> **THE PROBLEM**: Return the passage of the chamomile text starting at "Chamomile is a" and ending at "and true chamomile.", copied word for word.

#### EXCERPTED TEXT ####

Matricaria recutita is a well-known blossom in the herbal world and is renowned for its gentle actions. German chamomile is most often prepared as an infusion of chamomile tea, and the flowers are widely used in hair and skin care recipes.
Chamomile promotes relaxation and supports digestive health*.
Chamomile is a gentle herb known throughout most of the world which has been used continually for many centuries. It is often ingested as a tea for calming purposes and to soothe the digestive tract and is mild enough to be administered to babies. Chamomile is soothing to the skin and is often found in lotions and hair products. It is known in commerce as Matricaria recutita and by its synonym Matricaria chamomilla. Common names include German chamomile, Hungarian chamomile, mayweed, sweet false chamomile, and true chamomile.
A member of the Asteraceae family, these aromatic herbaceous plants have white daisy like flowers and scent reminiscent of apples or pineapple. In fact, the common name "chamomile" is derived from the Greek word kamai which translates to "on the ground" and melon which means apple. Accordingly, the Spanish name Manzanilla, means "little apple." M. chamomilla is an annual that can grow up to 24 inches whereas the similar C. nobile is a perennial low growing groundcover growing no more than ten inches high. M. chamomilla is native to Europe and western Asia.

#### GIVEN DATA ####

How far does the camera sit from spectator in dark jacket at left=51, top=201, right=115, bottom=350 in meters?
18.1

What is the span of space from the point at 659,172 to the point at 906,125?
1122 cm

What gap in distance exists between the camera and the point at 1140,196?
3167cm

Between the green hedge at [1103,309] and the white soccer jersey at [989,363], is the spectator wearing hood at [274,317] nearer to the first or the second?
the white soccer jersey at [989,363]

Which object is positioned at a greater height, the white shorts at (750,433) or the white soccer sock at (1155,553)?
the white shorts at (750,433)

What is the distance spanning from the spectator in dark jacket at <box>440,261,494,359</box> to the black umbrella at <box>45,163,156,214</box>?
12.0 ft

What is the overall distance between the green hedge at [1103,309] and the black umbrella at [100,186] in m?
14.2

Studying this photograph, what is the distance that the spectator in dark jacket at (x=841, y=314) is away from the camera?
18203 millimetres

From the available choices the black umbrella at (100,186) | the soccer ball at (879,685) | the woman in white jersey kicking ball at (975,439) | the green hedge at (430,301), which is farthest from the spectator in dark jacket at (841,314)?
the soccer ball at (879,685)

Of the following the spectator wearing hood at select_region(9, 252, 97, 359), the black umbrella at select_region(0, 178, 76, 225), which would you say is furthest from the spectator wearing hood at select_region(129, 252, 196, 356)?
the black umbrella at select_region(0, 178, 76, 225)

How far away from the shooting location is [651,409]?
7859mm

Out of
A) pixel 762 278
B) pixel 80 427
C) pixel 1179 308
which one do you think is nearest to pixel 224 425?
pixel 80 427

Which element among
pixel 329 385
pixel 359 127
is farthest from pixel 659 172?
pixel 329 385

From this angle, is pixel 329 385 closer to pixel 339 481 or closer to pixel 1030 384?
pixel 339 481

####

> **EXPECTED ANSWER**:
Chamomile is a gentle herb known throughout most of the world which has been used continually for many centuries. It is often ingested as a tea for calming purposes and to soothe the digestive tract and is mild enough to be administered to babies. Chamomile is soothing to the skin and is often found in lotions and hair products. It is known in commerce as Matricaria recutita and by its synonym Matricaria chamomilla. Common names include German chamomile, Hungarian chamomile, mayweed, sweet false chamomile, and true chamomile.